Except this time something strange AF happened.
As soon as her arm touched me, this image was beamed into the screen of my minds eye. It was some sort of evil entity.. looked like a snake crossed with a human, was definitely female.
At the same time, I felt this evil presence in my spirit. Very, very intense. Like if someone could convey emotions to you where they force you to feel what they feel, is the best I can do to describe it.
I quickly realized it was obviously a demon, and for some reason that made no sense to me, it was trying to use my wife to hurt me? It made no sense. My ex-wife was, on the surface, a moral Christian woman. Little did I know.
About the time I realized what it was and began to open my mouth to rebuke it, it was gone.
Because I couldn’t make sense of it, I blew it off. Forgot about it.. at least until a few months down the road when I uncovered the truth and we were in the middle of divorcing. Then it all made sense.
I remembered thinking to myself when we were at the worst of our fighting that for the first time in our 8 year relationship, I didn’t recognize this woman. It was like she was a different person suddenly. My gut said that there was a demon that had a hold of her, but my flesh said “that’s silly” and convinced me to forget that crazy idea. No, my gut was actually right. I didn’t put it all together until months later.
That shit is real, man.
In hindsight, I learned that God had allowed me to see what was going on. What I should have been doing was praying against this spirit once I was made known of its existence.. and probably questioning my wife, which would have freaked her out and possibly forced her to deal with her demons. We’d have gotten divorced anyhow I’m sure, because I won’t be with a woman I can’t trust anyhow. But some other things could have been different maybe. For all I know, I was being alerted to what “was to come” to give me the chance to head it off? I don’t know. Even if so, it would have meant that, again, I’m with a woman who is so lacking in moral character that she has it within her to do such a thing in the first place. So I’m not really sure what might have been different had I reacted differently, but I learned a lesson: listen to my gut (which some say is really just the Holy Spirit talking to you).
It turns out that I’m engaged to a much hotter and all around better woman now anyhow, so try as they might to take me down, they actually ended up making my life better.

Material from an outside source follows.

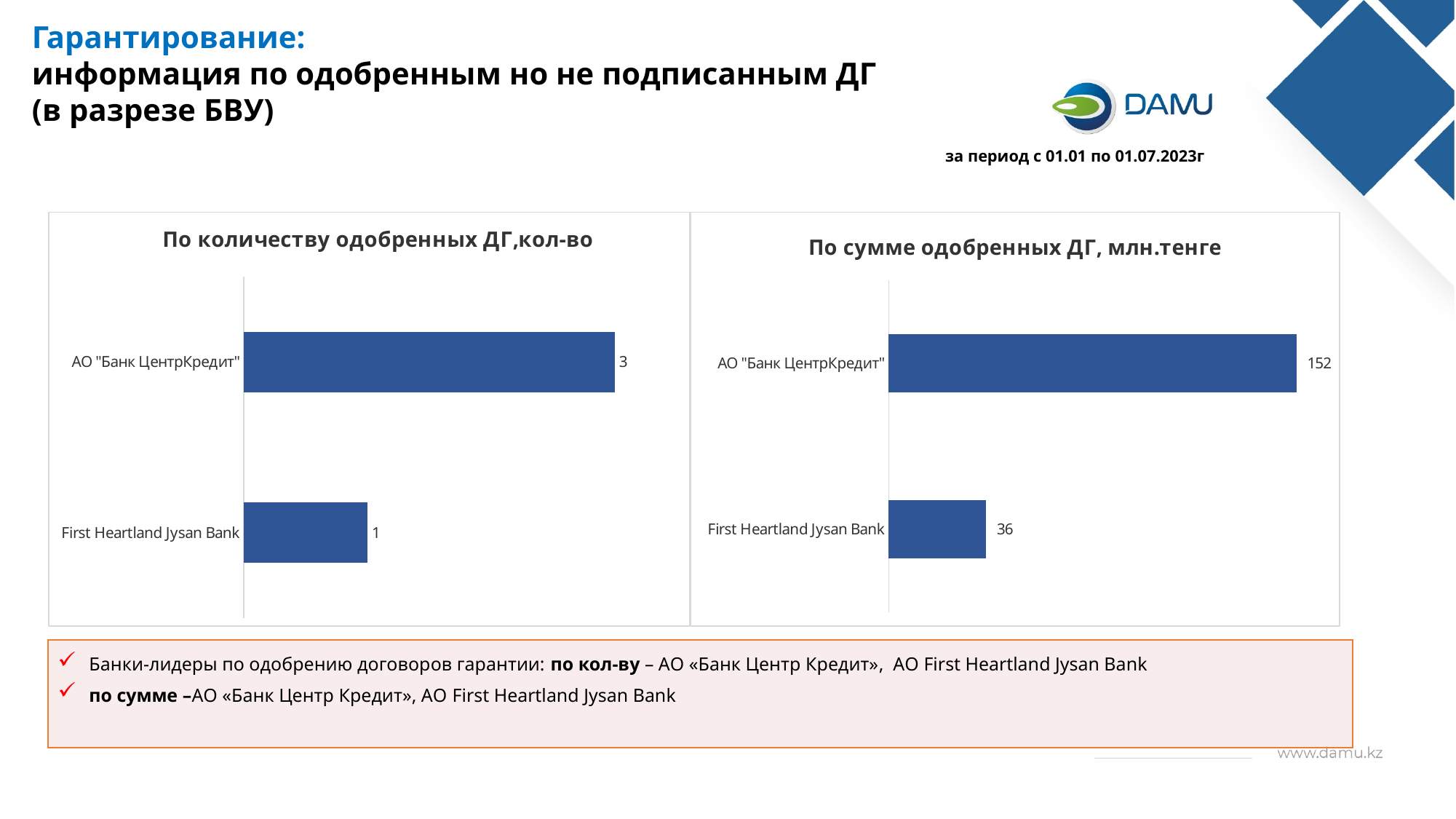
In the chart "По сумме одобренных ДГ, млн.тенге", what is the difference between АО "Банк ЦентрКредит" and First Heartland Jysan Bank? 116 In the chart "По сумме одобренных ДГ, млн.тенге", which is larger: the value for АО "Банк ЦентрКредит" or for First Heartland Jysan Bank? АО "Банк ЦентрКредит" How many banks are shown in the chart "По количеству одобренных ДГ,кол-во"? 2 In the chart "По количеству одобренных ДГ,кол-во", what is the difference between АО "Банк ЦентрКредит" and First Heartland Jysan Bank? 2 In the chart "По количеству одобренных ДГ,кол-во", what is the value for First Heartland Jysan Bank? 1 In the chart "По количеству одобренных ДГ,кол-во", what is the value for АО "Банк ЦентрКредит"? 3 In the chart "По сумме одобренных ДГ, млн.тенге", which bank has the highest value? АО "Банк ЦентрКредит" In the chart "По сумме одобренных ДГ, млн.тенге", what is the value for АО "Банк ЦентрКредит"? 152 What is the title of the left chart on the slide? По количеству одобренных ДГ,кол-во In the chart "По сумме одобренных ДГ, млн.тенге", what is the value for First Heartland Jysan Bank? 36 In the chart "По количеству одобренных ДГ,кол-во", which bank has the lowest value? First Heartland Jysan Bank What type of chart is "По сумме одобренных ДГ, млн.тенге"? Bar chart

As the word says “God works all things out for good for those who love him.”
All things. Yes, even that shit, which was traumatic AF.
I learned a lot through it all. I’m definitely a better man for my woman now than I ever was for my ex. And like I said, I got a better woman. I’ve also more than doubled my income. And most importantly, I learned something about spiritual warfare, even though it was a painful lesson.
But yes, it was a lesson learned. Anymore when I get an inkling of demonic activity, I attack.
I guess you should have slept in the master bedroom after all.